Invalidation of the resolution of the shareholders of a limited liability company
Legal grounds for invalidation of a resolution of the shareholders of a limited liability company by the court
Pursuant to the provisions of Polish law, the court may declare invalid a resolution of the shareholders of a limited liability company if it is contrary to the act.
Despite the fact that the above-mentioned legal provision literally states that a resolution shall be contrary to the act, it is rightly assumed in the jurisprudence that a shareholders’ resolution may also be invalidated if it violates ratified international agreements and regulations, as well as directly applicable EU regulations.
What is important, the contradiction of the resolution with the provisions of the articles of association does not constitute grounds for declaring it invalid, but it may be a reason to repeal the resolution, as mentioned in the previous article, which is available at the following link.
The unlawfulness of a resolution is considered by Polish courts in two aspects:
1) as a contradiction with the substantive norm, which refers to the content of the resolution itself,
2) as a contradiction with the competence norm, which refers to formal issues including the method of convening and holding the shareholders’ meeting and the mode of adopting resolutions.
However, it is worth remembering that the formal defects referred to in point 2) above may be the reason for the invalidity of the resolutions of the shareholders of the limited liability company, provided that they affected the content of the resolution, which must be proven in court proceedings.
Formal irregularities may concern, among others:
- defectiveness of entries made in the shares book,
- failure to meet the statutory requirements related to the adoption of a specific resolution, including the time limit within which the resolution is to be adopted in order to bring the legal effects specified therein,
- convening the shareholders’ meeting by persons incorrectly appointed to the management board of a given company,
- violation of the requirements regarding the content of the invitation to the shareholders’ meeting,
- violation of the ban on adopting resolutions on matters not included in the agenda,
- violation of the provisions on holding meetings without being formally convened,
- violation of the provisions on the method of convening the shareholders’ meeting,
- violation of the provisions on participation in the shareholders’ meeting by proxy.

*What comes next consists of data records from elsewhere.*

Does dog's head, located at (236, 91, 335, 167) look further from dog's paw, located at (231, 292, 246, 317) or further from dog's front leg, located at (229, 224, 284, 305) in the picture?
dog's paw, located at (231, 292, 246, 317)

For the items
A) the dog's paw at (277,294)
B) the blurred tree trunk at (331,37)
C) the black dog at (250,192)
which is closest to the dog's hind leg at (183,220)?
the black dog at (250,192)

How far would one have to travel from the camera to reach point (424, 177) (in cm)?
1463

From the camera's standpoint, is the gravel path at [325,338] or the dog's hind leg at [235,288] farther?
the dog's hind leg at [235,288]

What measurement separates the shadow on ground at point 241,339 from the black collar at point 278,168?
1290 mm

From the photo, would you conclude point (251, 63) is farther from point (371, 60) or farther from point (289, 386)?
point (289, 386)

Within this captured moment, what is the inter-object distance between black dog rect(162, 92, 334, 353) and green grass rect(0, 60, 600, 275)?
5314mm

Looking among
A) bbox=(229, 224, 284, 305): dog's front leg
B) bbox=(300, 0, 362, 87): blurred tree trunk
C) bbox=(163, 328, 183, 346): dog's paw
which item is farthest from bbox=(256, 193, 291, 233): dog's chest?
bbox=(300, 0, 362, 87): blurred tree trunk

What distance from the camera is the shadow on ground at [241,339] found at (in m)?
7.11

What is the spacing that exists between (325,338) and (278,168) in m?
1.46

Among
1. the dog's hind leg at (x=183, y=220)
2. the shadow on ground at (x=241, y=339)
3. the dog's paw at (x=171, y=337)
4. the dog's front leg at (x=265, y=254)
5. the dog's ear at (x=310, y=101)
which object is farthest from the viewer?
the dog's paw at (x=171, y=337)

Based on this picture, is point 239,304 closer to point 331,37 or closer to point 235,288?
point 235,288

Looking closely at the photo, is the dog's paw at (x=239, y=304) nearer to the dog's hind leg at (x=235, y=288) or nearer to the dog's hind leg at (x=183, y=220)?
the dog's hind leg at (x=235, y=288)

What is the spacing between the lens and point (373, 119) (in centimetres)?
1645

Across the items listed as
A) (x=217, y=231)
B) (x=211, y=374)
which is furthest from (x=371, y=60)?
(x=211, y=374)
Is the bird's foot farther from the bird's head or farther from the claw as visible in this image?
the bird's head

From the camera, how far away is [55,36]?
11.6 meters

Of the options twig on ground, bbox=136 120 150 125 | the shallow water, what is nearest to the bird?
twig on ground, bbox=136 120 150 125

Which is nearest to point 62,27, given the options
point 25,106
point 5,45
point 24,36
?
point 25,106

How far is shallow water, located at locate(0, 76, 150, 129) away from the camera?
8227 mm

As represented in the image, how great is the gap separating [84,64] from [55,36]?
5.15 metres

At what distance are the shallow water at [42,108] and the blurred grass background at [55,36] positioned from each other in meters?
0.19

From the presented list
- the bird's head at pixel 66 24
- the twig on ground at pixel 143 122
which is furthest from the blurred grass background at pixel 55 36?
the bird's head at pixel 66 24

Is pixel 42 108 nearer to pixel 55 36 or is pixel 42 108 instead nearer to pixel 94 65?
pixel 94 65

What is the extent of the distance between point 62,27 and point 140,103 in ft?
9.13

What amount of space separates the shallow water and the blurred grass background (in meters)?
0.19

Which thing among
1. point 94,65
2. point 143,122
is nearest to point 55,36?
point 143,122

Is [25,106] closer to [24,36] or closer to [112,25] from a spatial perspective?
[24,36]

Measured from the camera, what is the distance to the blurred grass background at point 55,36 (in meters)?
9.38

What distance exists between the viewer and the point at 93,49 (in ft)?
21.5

The claim for invalidation of a resolution may also be brought against a resolution aimed at circumventing the law.
A group of persons authorized to file a lawsuit for invalidation a resolution of shareholders of limited liability company
The right to bring an action to invalidate a resolution of shareholders is vested in:
- the management board, supervisory board, audit committee and their individual members;
- a shareholder who voted against the resolution and, after its adoption, demanded that the objection be recorded in the minutes;
- a shareholder who is unreasonably prevented from participating in the shareholders’ meeting;
- a shareholder who was not present at the meeting, but only in the event of a defective convocation of the shareholders’ meeting or adoption of a resolution on a matter not included in the agenda;
- in the case of a written vote, a shareholder who was omitted during the vote or who did not agree to a written vote or who voted against the resolution and, having received information about the resolution, raised an objection within two weeks.
Time limit for filing a claim
Claim to repeal a resolution of the shareholders of a limited liability company shall be submitted within six months from the date of receipt of the information on the resolution, but not later than within three years from the date of adopting the resolution.
Securing the claim
Claim to invalidate a resolution of the shareholders of a limited liability company may be secured, in particular, by submitting an application for the suspension of registration proceedings until the case is finally resolved.
In the event that the shareholders of a limited liability company undertake a resolution that is contrary to the law or which was intended to circumvent the law, it is possible to challenge it to the court by way of claim for invalidation of the resolution.